#### Material for this exercise:
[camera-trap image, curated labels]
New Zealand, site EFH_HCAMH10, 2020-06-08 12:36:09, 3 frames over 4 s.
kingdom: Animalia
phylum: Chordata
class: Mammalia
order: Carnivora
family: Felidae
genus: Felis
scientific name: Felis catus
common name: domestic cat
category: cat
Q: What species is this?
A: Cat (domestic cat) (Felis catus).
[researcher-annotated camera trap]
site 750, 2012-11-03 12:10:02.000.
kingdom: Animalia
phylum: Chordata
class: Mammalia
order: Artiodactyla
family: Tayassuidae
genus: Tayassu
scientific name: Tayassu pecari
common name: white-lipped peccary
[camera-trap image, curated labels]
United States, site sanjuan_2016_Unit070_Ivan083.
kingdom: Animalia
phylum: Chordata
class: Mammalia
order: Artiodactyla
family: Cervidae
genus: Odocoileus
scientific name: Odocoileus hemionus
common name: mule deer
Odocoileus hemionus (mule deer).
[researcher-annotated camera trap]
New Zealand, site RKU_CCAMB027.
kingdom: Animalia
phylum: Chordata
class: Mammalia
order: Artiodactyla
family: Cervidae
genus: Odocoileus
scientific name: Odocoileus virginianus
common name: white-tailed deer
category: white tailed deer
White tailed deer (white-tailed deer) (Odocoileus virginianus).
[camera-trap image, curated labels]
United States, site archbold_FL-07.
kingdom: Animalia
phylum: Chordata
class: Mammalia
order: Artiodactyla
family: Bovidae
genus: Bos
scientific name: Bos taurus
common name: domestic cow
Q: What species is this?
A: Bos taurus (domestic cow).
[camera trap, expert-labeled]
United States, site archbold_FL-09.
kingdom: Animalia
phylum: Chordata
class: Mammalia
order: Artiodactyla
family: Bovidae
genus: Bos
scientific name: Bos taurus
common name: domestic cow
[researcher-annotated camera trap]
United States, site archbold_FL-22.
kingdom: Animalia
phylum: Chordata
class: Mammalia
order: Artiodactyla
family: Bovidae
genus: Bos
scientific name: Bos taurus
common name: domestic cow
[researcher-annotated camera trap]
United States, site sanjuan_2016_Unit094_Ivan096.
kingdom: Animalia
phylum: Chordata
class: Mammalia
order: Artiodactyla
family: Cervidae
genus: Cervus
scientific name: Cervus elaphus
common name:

#### Task prompt:
What is needed is a word-for-word copy of all the records above.

#### Answer area:
[camera-trap image, curated labels]
New Zealand, site EFH_HCAMH10, 2020-06-08 12:36:09, 3 frames over 4 s.
kingdom: Animalia
phylum: Chordata
class: Mammalia
order: Carnivora
family: Felidae
genus: Felis
scientific name: Felis catus
common name: domestic cat
category: cat
Q: What species is this?
A: Cat (domestic cat) (Felis catus).
[researcher-annotated camera trap]
site 750, 2012-11-03 12:10:02.000.
kingdom: Animalia
phylum: Chordata
class: Mammalia
order: Artiodactyla
family: Tayassuidae
genus: Tayassu
scientific name: Tayassu pecari
common name: white-lipped peccary
[camera-trap image, curated labels]
United States, site sanjuan_2016_Unit070_Ivan083.
kingdom: Animalia
phylum: Chordata
class: Mammalia
order: Artiodactyla
family: Cervidae
genus: Odocoileus
scientific name: Odocoileus hemionus
common name: mule deer
Odocoileus hemionus (mule deer).
[researcher-annotated camera trap]
New Zealand, site RKU_CCAMB027.
kingdom: Animalia
phylum: Chordata
class: Mammalia
order: Artiodactyla
family: Cervidae
genus: Odocoileus
scientific name: Odocoileus virginianus
common name: white-tailed deer
category: white tailed deer
White tailed deer (white-tailed deer) (Odocoileus virginianus).
[camera-trap image, curated labels]
United States, site archbold_FL-07.
kingdom: Animalia
phylum: Chordata
class: Mammalia
order: Artiodactyla
family: Bovidae
genus: Bos
scientific name: Bos taurus
common name: domestic cow
Q: What species is this?
A: Bos taurus (domestic cow).
[camera trap, expert-labeled]
United States, site archbold_FL-09.
kingdom: Animalia
phylum: Chordata
class: Mammalia
order: Artiodactyla
family: Bovidae
genus: Bos
scientific name: Bos taurus
common name: domestic cow
[researcher-annotated camera trap]
United States, site archbold_FL-22.
kingdom: Animalia
phylum: Chordata
class: Mammalia
order: Artiodactyla
family: Bovidae
genus: Bos
scientific name: Bos taurus
common name: domestic cow
[researcher-annotated camera trap]
United States, site sanjuan_2016_Unit094_Ivan096.
kingdom: Animalia
phylum: Chordata
class: Mammalia
order: Artiodactyla
family: Cervidae
genus: Cervus
scientific name: Cervus elaphus
common name:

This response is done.